### [Supplied passage]

═══

Guides

RAG Evaluation Metrics in 2026: Faithfulness, Context Precision, Context Recall, Groundedness, Answer Relevance, with FAGI fi.evals

RAG eval metrics in 2026: faithfulness, context precision, recall, groundedness, answer relevance, hallucination. With FAGI fi.evals templates.

September 12, 2025

Updated May 14, 2026

11 min read

evaluations rag rag-evaluation metrics 2026

A legal research RAG ships and scores 0.91 faithfulness on the offline eval set. Three weeks into production, customers complain that 1 in 6 responses misses a key statute. The team checks faithfulness in the dashboard: still 0.91. They check context recall: 0.62. The retriever was missing the second statute on multi-hop questions; the generator was answering coherently from the partial context, so faithfulness stayed high. No retrieval-stage metric on the dashboard surfaced the regression. This is what RAG evaluation looks like when you measure only the generation. This post is the 2026 picture: the six metrics that anchor a complete RAG evaluation program, what each catches, what each misses, and how FutureAGI fi.evals (Apache 2.0) templates run them against your traces.

TL;DR: The six metrics that matter in 2026

Metric	Layer	What it catches	fi.evals template
Faithfulness	Generation	Whole-answer fabrication vs context	`faithfulness`
Context precision	Retrieval	Irrelevant chunks in the retrieved set	`context_relevance` / `context_precision`
Context recall	Retrieval	Missing chunks the answer needed	`context_recall`
Groundedness	Generation	Per-sentence unsupported claims	`groundedness`
Answer relevance	Generation	Off-topic answers	`answer_relevancy`
Hallucination	Final answer	Claims no chunk supports (safety net)	`hallucination`

If you only read one row: a 2026 RAG eval program tracks at least one retrieval-stage metric and at least one generation-stage metric. Tracking only generation hides retrieval regressions; tracking only retrieval misses fabrication.

The two-stage evaluation problem

A RAG system has two stages: retrieve and generate. Each can fail independently. A complete evaluation program needs at least one metric per stage.

Stage 1: Retrieval. Did the retriever surface the right chunks for the query?

Two failure modes: missed relevant chunks (low recall), surfaced irrelevant chunks (low precision).

═══

### [Material supplied]
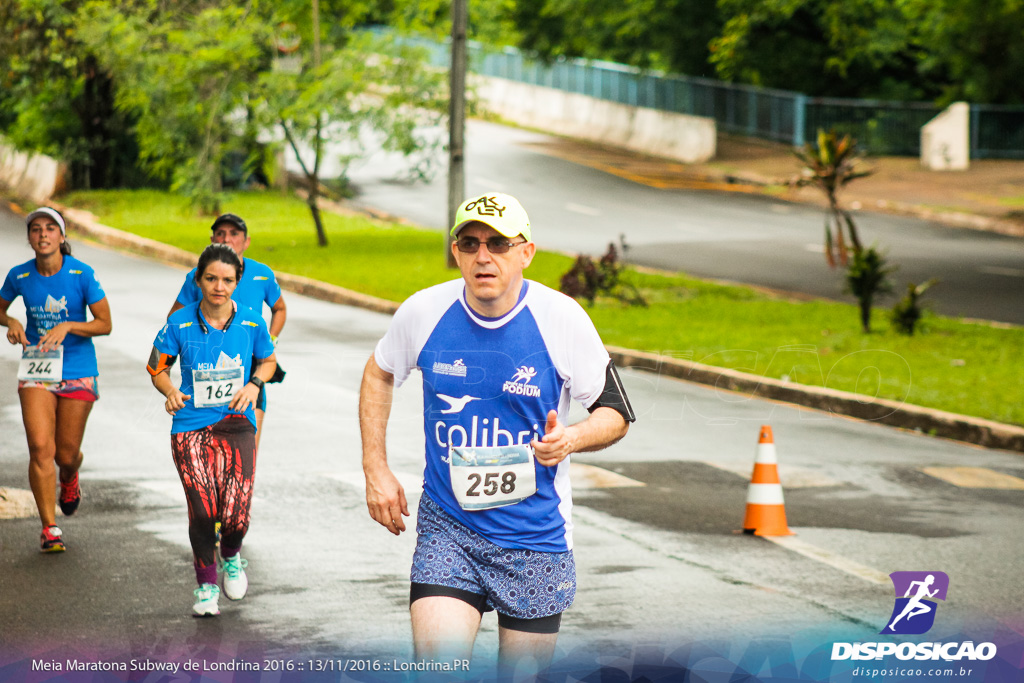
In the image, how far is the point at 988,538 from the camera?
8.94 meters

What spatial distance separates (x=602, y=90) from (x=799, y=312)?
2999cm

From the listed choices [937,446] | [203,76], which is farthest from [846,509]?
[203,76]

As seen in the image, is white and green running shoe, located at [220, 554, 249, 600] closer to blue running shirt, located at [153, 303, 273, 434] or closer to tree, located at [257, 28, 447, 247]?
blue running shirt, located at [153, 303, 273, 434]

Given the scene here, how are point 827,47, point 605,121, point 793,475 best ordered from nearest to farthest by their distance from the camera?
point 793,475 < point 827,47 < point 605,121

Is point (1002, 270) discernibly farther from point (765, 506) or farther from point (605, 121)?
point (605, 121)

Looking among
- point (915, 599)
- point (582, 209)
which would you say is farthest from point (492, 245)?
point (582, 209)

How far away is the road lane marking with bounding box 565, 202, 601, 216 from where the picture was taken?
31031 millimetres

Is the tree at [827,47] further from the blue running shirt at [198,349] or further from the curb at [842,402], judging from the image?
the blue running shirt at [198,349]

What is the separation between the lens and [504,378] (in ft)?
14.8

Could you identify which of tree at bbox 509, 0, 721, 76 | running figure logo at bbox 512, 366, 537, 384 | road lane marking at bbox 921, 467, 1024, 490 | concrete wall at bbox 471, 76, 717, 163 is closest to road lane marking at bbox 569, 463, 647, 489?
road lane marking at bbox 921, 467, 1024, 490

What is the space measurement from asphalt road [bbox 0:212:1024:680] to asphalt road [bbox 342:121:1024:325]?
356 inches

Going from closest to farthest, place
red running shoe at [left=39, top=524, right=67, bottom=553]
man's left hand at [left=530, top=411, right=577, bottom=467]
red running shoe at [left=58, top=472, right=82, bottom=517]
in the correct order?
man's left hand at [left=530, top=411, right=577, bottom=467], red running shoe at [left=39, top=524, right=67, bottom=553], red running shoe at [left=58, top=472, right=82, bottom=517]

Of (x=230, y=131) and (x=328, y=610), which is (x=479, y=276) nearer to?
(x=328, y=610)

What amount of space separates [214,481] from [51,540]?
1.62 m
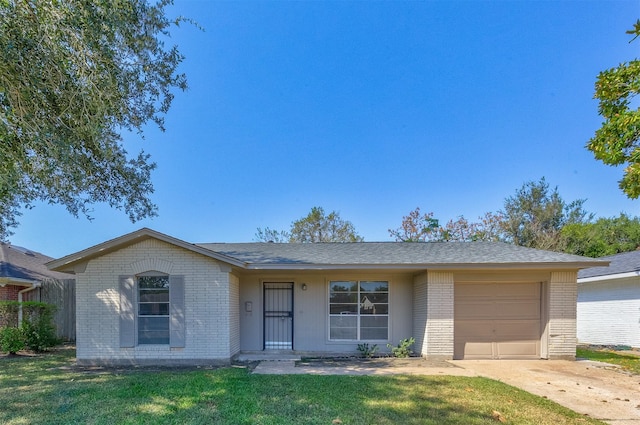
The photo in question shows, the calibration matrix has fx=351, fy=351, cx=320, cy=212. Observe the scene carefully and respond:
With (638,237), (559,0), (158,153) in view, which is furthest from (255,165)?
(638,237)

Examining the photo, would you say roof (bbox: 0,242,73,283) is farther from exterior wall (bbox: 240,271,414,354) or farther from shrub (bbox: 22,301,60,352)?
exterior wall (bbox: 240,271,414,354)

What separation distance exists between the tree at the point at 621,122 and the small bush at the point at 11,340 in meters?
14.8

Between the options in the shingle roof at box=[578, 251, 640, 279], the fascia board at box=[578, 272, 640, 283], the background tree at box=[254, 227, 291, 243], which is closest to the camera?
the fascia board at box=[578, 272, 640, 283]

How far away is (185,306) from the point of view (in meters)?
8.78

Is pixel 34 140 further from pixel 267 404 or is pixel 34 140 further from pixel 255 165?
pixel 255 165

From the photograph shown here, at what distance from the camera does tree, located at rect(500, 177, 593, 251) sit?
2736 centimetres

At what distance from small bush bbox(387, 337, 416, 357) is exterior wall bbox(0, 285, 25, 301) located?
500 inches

═══

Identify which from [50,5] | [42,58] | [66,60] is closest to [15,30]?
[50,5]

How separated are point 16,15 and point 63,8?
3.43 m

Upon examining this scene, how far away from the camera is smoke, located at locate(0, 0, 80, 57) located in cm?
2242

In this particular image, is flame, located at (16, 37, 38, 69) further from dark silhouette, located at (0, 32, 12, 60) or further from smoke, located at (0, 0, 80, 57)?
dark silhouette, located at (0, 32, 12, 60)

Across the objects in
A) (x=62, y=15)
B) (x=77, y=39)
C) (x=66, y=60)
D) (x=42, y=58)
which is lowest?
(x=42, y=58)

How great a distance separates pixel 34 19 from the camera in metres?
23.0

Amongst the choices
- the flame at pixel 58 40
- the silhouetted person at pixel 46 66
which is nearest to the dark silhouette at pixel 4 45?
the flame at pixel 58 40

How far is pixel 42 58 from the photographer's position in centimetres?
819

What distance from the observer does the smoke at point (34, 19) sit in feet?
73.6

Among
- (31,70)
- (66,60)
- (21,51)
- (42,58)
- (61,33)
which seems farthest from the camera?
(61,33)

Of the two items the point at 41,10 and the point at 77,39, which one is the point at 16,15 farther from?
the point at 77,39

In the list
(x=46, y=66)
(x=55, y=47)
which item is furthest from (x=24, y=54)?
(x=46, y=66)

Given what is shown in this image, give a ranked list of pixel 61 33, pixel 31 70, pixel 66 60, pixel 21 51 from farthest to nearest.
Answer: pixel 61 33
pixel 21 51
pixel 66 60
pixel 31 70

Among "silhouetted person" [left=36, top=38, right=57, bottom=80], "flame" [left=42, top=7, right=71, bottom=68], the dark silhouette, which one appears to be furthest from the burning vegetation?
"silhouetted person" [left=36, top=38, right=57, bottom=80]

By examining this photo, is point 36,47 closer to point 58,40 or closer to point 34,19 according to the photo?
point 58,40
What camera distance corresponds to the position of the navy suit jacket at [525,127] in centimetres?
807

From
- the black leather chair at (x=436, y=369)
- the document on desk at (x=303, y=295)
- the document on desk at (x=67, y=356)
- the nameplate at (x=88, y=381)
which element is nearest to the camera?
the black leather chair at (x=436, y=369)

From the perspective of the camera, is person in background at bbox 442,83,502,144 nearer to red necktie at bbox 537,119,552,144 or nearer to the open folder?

═══

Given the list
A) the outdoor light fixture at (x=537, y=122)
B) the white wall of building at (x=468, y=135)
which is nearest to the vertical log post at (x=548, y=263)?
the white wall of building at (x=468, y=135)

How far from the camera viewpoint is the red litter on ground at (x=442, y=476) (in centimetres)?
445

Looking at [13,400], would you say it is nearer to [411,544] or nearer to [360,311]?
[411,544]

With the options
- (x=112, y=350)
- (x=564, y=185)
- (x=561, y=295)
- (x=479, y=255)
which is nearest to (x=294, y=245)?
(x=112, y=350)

═══

### [Exercise requirements]
a: From the RAG evaluation guide, write out again everything from "TL;DR: The six" down to "retrieval misses fabrication.".
b: Answer these from the RAG evaluation guide:
(i) In the legal research example, what context recall score did the team find?
(ii) Which fi.evals template is listed for answer relevance?
(iii) What are the two stages of a RAG system?

### [Replies]
a:
TL;DR: The six metrics that matter in 2026

Metric	Layer	What it catches	fi.evals template
Faithfulness	Generation	Whole-answer fabrication vs context	`faithfulness`
Context precision	Retrieval	Irrelevant chunks in the retrieved set	`context_relevance` / `context_precision`
Context recall	Retrieval	Missing chunks the answer needed	`context_recall`
Groundedness	Generation	Per-sentence unsupported claims	`groundedness`
Answer relevance	Generation	Off-topic answers	`answer_relevancy`
Hallucination	Final answer	Claims no chunk supports (safety net)	`hallucination`

If you only read one row: a 2026 RAG eval program tracks at least one retrieval-stage metric and at least one generation-stage metric. Tracking only generation hides retrieval regressions; tracking only retrieval misses fabrication.

b:
(i) 0.62
(ii) `answer_relevancy`
(iii) Retrieve and generate